=== Textauszug ===
Ein Reisebericht von
Birgit Janosch

1. Tag:

Frühmorgens startet unsere Wandergruppe in Dresden, um über Chemnitz, Erfurt, Frankfurt und Saarbrücken nach Troyes, in die ehemalige Hauptstadt der Champagne zu fahren. Passend zur Region hat das historische Stadtzentrum mit zahllosen sehr schön restaurierten Fachwerkhäusern die Form eines Champagnerkorkens. Im Kopf des Korkens rund um die Kathedrale befindet sich das Zentrum des Adels und Klerus, im unteren Teil ist das Viertel der Bürger und der Schauplatz der mittelalterlichen Messen angesiedelt.

2.Tag

Der Tag beginnt für uns mit Sonnenschein und angenehmen Temperaturen. In der Kathedrale Saint Pierre erleben wir den beeindruckenden Raum, der im Vergleich zu anderen frühgotischen Kirchenschiffen besonders hell wirkt und dessen Raumgrenzen sich aufzulösen scheinen.
Im unteren Teil des „Korken" lernen wir die mittelalterliche Architektur des Stadtviertels kennen. Viele der Fachwerkhäuser sind schief und einige Straßen sind so eng, dass sich die oberen Stockwerke fast berühren. Vor dem frisch restaurierten Hôtel de Ville, einem schönen Renaissancebau, ist ein typisches Karussell im Stil des 19. Jahrhunderts aufgebaut.Troyes, die bislang allen Gästen unbekannte Stadt, hat uns ausnahmslos gut gefallen!

3.Tag

Am Hafen von Vannes erwartet uns Chantal, die Stadtführerin. Gemeinsam mit ihr erkunden wir in den folgenden zwei Stunden das Stadtzentrum mit den schönen Fachwerkhäusern, die Stadtmauer und die Kathedrale.
Nach einer einstündigen Fahrt kommen wir in dem Ort Folle Pensée "verrückter Gedanke" an und starten unsere erste Wanderung, vorbei an der Quelle von Barenton. Bereits im 12. Jahrhundert wird er als ein Brunnen erwähnt, welcher in der Lage sein soll, Stürme zu entfachen. Später wird die Quelle dann mit der Arthus-Sage in Verbindung gebracht.
=== Verfügbare Daten ===
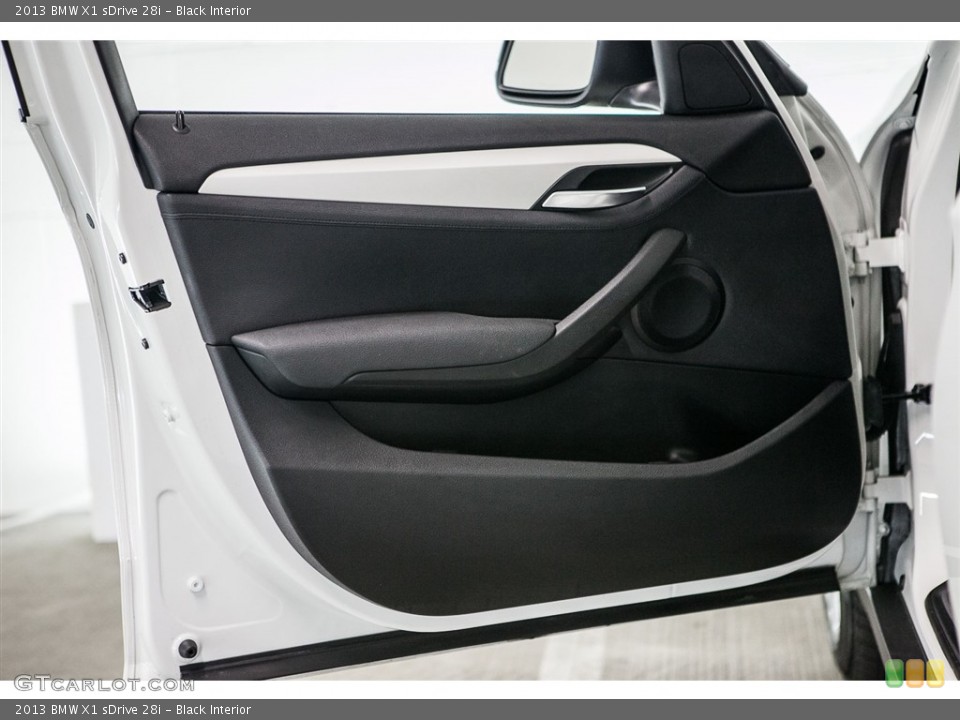 Black Interior Door Panel for the 2013 BMW X1 sDrive 28i #115627950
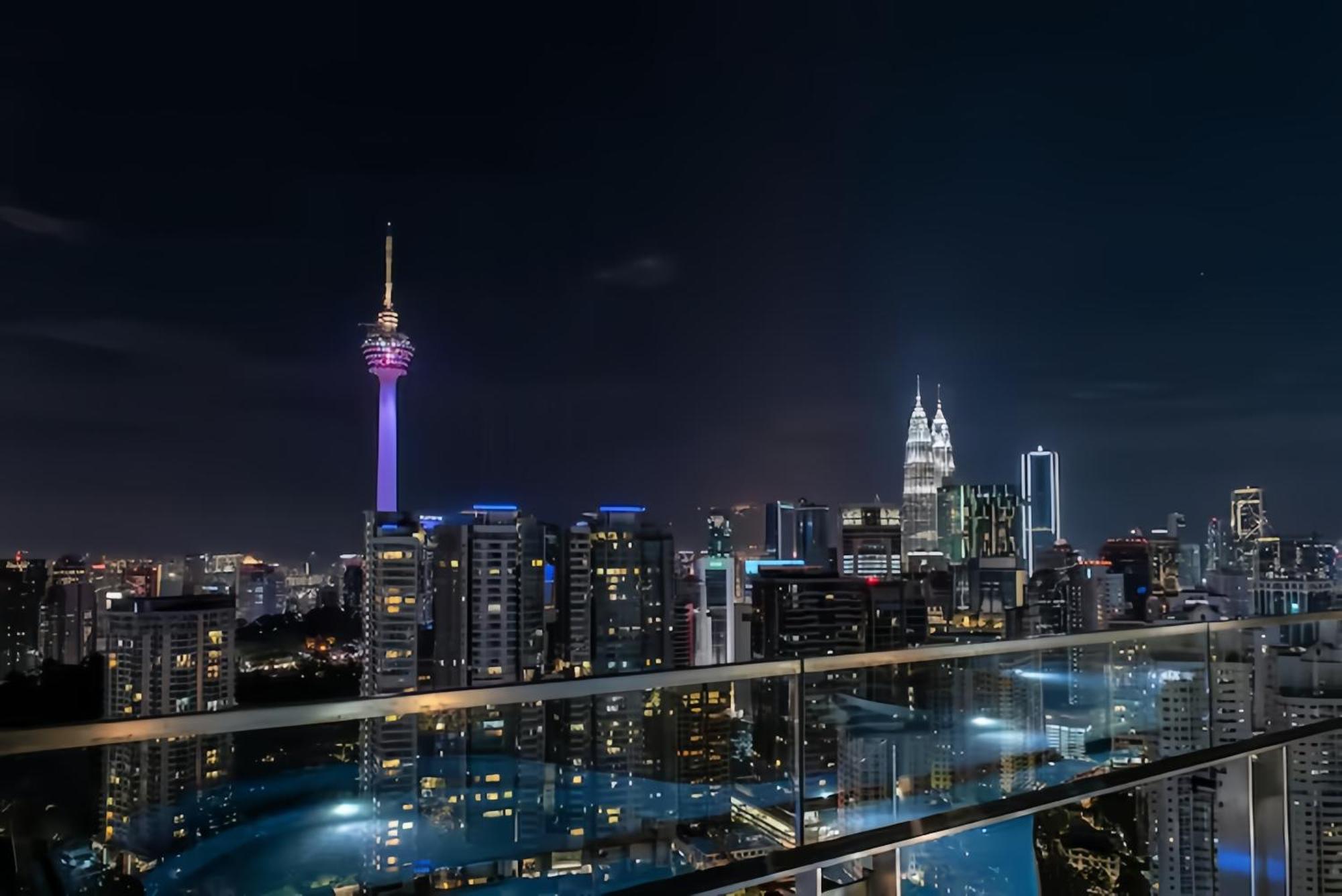 The Robertson Bukit Bintang Apartment Kuala Lumpur Exterior photo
===
• **Aufgabenstellung**
Beantworte anhand des Reiseberichts diese Fragen:
1. Welche Form hat das historische Stadtzentrum von Troyes?
2. Was ist vor dem Hôtel de Ville aufgebaut?
3. Wie heißt die Stadtführerin, die die Gruppe am Hafen von Vannes erwartet?

• **Lösung**
1. Die Form eines Champagnerkorkens.
2. Ein typisches Karussell im Stil des 19. Jahrhunderts.
3. Chantal.